Let’s say that patients do assume ownership of their own data, which seems to be likely, given the U.S.’s growing interest in establishing new standards for data ownership and privacy along the lines of the EU’s General Data Protection Regulation. Data access and analysis could be hampered by interoperability issues, limiting the potential of an AI-powered healthcare system.

 

The average patient bounces between multiple sites of care including hospitals, urgent care centers and pharmacies, leaving behind a distinct data trail at each. That doesn’t even account for the slew of patient data being collected by personal fitness trackers and other wearable technologies.
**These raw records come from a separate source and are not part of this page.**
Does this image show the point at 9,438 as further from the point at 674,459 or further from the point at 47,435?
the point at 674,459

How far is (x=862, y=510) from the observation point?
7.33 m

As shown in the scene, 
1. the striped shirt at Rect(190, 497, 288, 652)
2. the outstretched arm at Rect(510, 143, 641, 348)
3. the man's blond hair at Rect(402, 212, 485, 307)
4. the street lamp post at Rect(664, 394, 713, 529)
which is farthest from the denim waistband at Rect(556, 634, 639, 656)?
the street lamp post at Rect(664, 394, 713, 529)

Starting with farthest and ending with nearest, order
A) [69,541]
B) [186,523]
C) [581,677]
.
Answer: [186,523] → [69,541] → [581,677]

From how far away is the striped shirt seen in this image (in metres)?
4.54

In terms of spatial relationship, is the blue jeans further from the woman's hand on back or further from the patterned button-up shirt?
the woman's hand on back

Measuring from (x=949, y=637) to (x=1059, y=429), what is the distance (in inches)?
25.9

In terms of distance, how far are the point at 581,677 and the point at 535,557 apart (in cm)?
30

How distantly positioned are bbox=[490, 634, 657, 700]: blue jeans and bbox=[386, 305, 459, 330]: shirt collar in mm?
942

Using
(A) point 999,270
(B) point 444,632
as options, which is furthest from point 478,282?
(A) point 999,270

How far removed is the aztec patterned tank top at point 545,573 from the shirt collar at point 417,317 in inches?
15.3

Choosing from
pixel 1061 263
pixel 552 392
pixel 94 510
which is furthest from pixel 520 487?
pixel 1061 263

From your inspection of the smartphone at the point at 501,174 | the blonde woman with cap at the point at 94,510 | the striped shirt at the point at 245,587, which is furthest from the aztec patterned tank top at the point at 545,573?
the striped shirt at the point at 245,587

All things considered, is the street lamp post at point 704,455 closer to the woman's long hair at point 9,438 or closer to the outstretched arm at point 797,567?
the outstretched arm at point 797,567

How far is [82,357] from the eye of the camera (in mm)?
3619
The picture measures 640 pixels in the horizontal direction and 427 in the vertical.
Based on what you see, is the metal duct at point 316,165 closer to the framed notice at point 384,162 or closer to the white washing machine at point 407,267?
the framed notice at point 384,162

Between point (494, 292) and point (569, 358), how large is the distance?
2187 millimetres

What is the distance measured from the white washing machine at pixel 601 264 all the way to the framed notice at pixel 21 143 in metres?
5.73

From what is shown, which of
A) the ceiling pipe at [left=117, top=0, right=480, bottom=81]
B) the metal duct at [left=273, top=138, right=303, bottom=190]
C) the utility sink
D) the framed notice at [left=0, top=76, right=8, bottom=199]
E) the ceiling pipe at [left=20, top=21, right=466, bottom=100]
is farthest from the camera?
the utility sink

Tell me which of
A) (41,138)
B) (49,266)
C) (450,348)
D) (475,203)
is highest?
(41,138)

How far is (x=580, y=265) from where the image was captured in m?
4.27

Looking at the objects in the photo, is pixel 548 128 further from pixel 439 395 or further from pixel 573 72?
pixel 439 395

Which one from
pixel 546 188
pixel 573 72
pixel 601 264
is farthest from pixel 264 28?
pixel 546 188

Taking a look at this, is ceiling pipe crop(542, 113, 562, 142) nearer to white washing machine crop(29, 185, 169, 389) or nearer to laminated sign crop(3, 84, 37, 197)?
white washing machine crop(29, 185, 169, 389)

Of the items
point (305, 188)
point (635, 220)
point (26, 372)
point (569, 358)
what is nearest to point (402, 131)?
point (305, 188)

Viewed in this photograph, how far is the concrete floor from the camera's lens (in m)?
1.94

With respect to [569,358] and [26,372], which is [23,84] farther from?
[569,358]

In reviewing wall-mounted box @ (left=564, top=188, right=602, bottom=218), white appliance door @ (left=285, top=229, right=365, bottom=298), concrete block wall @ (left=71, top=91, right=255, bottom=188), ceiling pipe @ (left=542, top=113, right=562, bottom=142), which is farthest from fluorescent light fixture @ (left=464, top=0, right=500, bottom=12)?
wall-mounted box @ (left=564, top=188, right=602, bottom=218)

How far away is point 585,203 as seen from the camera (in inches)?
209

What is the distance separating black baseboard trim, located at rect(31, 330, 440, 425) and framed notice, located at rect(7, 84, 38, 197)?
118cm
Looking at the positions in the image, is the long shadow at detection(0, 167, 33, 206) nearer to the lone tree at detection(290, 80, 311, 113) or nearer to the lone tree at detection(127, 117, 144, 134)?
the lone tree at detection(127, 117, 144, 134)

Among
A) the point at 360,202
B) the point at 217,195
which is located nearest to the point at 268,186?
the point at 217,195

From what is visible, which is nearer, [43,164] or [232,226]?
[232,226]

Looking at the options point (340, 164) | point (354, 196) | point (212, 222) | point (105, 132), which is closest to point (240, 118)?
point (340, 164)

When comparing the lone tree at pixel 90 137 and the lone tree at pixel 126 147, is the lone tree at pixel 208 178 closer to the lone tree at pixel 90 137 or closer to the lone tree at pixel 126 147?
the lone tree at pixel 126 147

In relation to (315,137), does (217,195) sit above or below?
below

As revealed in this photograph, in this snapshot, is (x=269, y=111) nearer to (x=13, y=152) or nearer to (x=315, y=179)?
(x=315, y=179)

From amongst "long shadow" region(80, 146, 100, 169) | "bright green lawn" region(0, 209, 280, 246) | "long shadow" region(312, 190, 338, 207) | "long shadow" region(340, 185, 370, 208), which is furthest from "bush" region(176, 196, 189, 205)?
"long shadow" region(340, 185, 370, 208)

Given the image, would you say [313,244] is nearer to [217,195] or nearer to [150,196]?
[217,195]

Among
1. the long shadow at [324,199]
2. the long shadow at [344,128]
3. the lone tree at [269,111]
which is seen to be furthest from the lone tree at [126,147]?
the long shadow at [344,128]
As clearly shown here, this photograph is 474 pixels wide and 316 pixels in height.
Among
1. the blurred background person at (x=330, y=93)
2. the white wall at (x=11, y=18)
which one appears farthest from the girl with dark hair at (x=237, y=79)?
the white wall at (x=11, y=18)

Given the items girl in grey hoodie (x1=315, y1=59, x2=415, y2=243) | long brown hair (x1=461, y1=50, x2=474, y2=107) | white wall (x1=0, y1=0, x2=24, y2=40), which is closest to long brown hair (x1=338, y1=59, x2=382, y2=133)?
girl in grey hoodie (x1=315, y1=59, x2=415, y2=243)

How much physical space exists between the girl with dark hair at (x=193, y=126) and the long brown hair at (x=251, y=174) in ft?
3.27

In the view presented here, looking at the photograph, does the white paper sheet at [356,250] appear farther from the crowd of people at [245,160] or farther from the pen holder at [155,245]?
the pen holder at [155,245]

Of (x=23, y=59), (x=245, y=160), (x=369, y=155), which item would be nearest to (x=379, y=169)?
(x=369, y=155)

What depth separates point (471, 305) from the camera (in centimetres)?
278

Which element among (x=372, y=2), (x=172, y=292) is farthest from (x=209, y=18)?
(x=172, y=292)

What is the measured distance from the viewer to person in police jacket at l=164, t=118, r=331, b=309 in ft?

The healthcare system has to figure out how to capture these distinct data sets in a standardized way.

 

Apple may have already found the answer, or at least the first generation of an answer: The tech company was quick out of the data gates with its patient health records app. Dozens of health systems including Henry Ford Health System and Cleveland Clinic have begun offering the FHIR-enabled tool to patients, enabling them to store their own EHR data and beam it to providers as needed.

 

And other tech giants are trying their hand at a solution, too: Amazon, Google, IBM, Microsoft, Oracle and Salesforce are joining forces to address interoperability issues in healthcare. Banding together, these companies aim to refine data standards like FHIR to enable true interoperability and unlock healthcare data’s potential. And with the interoperability framework Carequality, the raw network exchange already exists, enabling EHRs to be shared via FHIR among hospitals and practices in different networks and health systems. CMS also is entering the data-sharing arena by launching Blue Button 2.0, which gives beneficiaries access to, and full control over, Medicare data including drug prescriptions, primary-care treatment and costs.

 

Meanwhile, Walmart’s investments in blockchain technology could bring the retail giant one step closer to solving the dilemma of who owns—and who has access to—a patient’s EHR. Walmart was awarded a patent on a system that stores a patient’s EHR in a healthcare blockchain-enabled database that’s accessible via a wearable device and provides limited access to first responders in emergency situations.

 

It almost seems like the roads to interoperability are nearing completion, but the traffic barriers still need to be removed. And once we get beyond data access, we have to tackle the challenge of strategically introducing artificial intelligence into the healthcare equation. As the answers to the industry’s most vexing data challenges continue to be scripted by tech giants and governments—paired with an evolving marketplace that creates incentives for exchanging data—we can only imagine that AI will continue to penetrate healthcare. And the deeper that AI bores into the fabric of healthcare, the more it will pull at its seams. Can we expect the technology’s presence to create a dichotomy in the type of healthcare available? AI could push healthcare away from its “traditional” (Norman Rockwell-esque) custom-care model in favor of an “industrial” (factory-like), highly efficient, data-driven model that prides itself on repeatable outcomes.

 

With a burgeoning pool of patient data and increasingly sophisticated tools to mine it, U.S. healthcare could indeed be on the precipice of a transformation. Increasingly, it seems that patients are taking a turn at the wheel, and AI is pressing on the accelerator.